The program started by giving cash awards up to $10,000 to teachers in fall 2008, and expanded shortly after throughout the A&M System's 11 universities.
At the time, McKinney said that Texas A&M University and two other system schools were blazing a trail. Nearly three years later, Cook could not point to another university in the country that has followed the A&M System's lead.
Berdahl also took aim at the "Academic Financial Data Compilation," an effort that assigned a red or a black number to faculty members by measuring the difference between the cost of employing them and how much money they brought to the university through research and teaching.
The document was roundly criticized in academia, and eventually yanked shortly after it was released in September after several reports of major inaccuracies.

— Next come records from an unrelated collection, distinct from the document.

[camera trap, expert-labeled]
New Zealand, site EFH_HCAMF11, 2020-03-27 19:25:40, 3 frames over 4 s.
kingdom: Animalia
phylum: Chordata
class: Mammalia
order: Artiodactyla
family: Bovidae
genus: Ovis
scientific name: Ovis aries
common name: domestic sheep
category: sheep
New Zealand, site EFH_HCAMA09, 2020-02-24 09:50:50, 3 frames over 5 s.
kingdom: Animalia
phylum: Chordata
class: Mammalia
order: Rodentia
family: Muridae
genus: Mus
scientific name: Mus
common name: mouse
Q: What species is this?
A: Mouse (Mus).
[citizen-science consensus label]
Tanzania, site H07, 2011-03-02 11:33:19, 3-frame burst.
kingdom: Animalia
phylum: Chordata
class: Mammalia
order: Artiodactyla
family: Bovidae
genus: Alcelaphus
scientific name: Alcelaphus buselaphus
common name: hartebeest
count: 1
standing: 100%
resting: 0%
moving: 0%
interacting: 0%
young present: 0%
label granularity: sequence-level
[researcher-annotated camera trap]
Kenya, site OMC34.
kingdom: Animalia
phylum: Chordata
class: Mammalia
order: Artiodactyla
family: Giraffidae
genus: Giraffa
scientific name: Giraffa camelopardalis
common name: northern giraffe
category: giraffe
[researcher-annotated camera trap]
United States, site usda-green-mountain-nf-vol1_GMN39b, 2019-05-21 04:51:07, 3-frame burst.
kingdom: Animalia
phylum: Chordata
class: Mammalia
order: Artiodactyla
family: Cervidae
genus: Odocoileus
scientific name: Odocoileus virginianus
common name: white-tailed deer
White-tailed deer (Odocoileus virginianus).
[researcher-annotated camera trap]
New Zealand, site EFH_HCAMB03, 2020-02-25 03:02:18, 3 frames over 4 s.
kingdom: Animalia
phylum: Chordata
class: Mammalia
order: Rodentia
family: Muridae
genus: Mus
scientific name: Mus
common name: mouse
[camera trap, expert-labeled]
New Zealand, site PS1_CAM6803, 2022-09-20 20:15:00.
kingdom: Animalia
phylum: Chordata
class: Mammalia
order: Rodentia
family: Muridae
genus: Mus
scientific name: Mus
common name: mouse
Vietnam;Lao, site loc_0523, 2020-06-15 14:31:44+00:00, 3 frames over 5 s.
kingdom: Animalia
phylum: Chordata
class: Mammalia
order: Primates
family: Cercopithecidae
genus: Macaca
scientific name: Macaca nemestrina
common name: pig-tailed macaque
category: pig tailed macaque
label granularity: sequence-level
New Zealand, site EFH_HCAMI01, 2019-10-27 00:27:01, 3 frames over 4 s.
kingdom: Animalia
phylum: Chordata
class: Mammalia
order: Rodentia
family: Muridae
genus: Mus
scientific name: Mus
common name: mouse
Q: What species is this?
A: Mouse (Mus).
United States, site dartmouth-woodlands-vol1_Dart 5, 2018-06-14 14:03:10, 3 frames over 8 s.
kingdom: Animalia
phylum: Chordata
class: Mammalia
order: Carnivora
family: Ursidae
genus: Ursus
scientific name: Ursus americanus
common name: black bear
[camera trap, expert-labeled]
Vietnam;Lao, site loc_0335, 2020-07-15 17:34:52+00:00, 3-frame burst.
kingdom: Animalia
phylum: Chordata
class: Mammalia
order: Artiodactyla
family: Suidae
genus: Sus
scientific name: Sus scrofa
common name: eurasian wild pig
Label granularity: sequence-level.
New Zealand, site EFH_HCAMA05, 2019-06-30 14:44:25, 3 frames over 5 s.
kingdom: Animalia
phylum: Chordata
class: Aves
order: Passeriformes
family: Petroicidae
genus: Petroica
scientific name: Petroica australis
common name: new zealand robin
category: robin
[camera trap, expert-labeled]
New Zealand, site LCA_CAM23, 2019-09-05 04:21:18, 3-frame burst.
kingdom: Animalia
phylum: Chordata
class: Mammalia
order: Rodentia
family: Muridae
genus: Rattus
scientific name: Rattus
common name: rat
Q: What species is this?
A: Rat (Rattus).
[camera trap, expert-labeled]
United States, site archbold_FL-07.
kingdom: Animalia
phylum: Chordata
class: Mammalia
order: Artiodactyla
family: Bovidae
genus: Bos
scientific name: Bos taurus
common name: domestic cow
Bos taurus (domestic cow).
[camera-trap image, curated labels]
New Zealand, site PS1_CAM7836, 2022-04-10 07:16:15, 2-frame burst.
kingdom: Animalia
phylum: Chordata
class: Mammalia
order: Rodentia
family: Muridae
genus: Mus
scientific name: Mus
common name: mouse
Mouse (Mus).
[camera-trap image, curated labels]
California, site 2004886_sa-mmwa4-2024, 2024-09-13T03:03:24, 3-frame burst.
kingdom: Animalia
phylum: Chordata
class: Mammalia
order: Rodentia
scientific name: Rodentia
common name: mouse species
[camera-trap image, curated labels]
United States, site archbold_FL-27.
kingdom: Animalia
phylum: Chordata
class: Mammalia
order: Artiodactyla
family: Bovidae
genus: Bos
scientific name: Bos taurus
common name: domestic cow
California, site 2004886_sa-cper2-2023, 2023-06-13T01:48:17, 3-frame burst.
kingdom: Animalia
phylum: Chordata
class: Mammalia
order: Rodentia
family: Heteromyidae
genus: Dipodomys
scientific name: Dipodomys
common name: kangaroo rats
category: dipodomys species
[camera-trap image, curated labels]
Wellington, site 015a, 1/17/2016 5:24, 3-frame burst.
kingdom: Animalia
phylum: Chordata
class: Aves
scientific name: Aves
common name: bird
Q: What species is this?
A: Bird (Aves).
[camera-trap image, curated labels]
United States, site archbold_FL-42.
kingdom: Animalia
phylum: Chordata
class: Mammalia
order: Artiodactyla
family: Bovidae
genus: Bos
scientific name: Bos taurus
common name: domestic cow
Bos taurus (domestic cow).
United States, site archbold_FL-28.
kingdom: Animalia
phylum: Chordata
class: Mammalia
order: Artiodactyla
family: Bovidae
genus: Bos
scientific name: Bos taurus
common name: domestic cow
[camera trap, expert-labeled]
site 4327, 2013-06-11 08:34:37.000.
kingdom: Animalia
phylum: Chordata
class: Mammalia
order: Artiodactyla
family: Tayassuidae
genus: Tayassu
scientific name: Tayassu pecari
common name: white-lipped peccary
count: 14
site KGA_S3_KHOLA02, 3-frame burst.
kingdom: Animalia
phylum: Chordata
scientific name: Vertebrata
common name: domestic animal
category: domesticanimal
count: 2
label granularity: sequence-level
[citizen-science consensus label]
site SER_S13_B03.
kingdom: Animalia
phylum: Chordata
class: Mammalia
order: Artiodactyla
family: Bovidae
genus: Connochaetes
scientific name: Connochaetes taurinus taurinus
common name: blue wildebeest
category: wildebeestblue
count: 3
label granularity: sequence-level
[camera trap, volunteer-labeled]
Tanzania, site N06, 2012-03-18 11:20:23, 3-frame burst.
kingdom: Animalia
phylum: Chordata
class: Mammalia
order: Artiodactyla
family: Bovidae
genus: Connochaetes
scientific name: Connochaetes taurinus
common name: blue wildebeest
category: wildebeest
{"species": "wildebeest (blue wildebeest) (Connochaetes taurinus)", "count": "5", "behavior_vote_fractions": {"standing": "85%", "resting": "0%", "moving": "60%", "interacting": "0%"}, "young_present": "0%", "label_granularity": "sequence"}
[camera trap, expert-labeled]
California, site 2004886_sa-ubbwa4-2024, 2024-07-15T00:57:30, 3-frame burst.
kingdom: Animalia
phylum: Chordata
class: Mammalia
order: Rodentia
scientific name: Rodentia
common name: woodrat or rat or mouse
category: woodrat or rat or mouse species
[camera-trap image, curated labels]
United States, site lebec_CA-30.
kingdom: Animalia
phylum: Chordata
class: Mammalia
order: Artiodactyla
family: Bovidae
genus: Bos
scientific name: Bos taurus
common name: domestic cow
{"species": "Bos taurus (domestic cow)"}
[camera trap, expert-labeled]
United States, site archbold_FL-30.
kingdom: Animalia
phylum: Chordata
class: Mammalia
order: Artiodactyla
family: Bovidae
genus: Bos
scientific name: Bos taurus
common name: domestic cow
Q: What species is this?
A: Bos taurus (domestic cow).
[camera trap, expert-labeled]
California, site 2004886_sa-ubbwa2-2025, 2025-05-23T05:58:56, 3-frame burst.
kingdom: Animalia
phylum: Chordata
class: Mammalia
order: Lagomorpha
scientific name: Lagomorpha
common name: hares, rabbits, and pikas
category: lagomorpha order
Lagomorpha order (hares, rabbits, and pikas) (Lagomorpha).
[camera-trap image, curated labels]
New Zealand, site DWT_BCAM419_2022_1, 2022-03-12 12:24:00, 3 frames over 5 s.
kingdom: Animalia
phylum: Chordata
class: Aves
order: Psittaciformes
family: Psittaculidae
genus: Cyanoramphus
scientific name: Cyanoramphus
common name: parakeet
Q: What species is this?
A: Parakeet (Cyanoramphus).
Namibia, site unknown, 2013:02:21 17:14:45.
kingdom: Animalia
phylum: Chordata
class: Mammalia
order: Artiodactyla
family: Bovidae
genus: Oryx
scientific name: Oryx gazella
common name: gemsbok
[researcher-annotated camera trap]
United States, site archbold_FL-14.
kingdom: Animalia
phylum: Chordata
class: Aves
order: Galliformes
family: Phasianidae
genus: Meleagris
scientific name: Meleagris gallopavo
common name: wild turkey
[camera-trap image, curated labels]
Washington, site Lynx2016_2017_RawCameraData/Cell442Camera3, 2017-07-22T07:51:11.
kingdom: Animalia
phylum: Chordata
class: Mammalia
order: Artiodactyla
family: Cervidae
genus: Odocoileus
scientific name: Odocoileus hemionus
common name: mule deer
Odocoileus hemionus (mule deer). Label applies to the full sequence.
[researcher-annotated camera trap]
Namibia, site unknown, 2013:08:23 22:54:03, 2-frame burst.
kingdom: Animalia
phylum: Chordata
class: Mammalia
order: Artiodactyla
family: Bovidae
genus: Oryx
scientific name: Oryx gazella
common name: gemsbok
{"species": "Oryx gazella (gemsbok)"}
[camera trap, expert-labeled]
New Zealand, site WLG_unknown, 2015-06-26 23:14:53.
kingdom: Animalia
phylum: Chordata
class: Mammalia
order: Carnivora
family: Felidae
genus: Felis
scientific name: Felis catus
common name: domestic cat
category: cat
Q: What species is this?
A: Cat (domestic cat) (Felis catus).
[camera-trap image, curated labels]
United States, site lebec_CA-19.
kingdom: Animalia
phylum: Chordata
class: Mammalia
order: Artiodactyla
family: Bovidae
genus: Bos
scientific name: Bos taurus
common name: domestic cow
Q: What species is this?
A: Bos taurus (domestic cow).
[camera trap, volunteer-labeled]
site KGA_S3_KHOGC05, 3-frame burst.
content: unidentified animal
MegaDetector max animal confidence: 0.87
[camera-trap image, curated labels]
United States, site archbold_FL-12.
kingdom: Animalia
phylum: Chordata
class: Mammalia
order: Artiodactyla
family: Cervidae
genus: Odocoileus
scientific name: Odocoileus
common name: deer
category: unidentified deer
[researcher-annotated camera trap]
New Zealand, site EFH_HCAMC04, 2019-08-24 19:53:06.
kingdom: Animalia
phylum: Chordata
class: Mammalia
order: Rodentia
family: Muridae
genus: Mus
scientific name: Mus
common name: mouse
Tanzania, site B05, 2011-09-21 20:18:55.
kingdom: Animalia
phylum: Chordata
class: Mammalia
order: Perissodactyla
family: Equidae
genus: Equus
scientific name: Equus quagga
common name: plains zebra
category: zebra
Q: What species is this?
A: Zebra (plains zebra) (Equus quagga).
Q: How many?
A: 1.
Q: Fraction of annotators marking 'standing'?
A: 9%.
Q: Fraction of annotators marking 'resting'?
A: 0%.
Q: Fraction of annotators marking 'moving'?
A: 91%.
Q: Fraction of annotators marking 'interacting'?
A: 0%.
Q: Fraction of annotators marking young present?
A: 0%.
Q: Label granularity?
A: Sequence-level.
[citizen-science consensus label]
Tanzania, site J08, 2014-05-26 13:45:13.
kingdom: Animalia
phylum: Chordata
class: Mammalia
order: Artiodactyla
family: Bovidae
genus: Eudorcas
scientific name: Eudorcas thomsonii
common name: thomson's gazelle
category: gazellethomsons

A new-and-improved version was scheduled to be released last week, but Cook last week said it wouldn't be ready for several more weeks.
McKinney Stands Firm
In McKinney's response (the one that was sent) dated Nov. 1, he wrote that it was "slightly ironic for you to send me a missive about research without first seeking to better understand the efforts and the objectives of the Texas A&M System."
McKinney wrote that the financial data was simply an early draft of a compilation of publicly available data sets.
"The only conclusions drawn by anyone with actual knowledge are clearly stated in my cover letter," McKinney wrote. "As a whole, the faculty at each of our universities more than cover their salary expense. We continue to refine the inputs in order to provide transparency."
The document was released following an open-records request filed by The Eagle, but no Texas A&M or A&M System official explained to the newspaper that the information was a draft until after reports of inaccuracies.
McKinney also wrote that Berdahl erred in stating that the student evaluations and financial data would be considered in faculty compensation. "No one with any knowledge of the data or with any authority has ever suggested using the data in that manner."
He continued, "I would love the opportunity to discuss with you all the progress we are making in our quest to reassure the taxpayers, the tuition payers, and the research funders that we merit continued trust with their funds and their most treasured asset, the future of Texas."
McKinney concluded by inviting Berdahl to the College Station campus.
In the interview with The Eagle, McKinney appeared to dismiss Berdahl's letter.
"Let's see. He was president at Texas and chancellor at Berkeley," McKinney said. "I'm at A&M."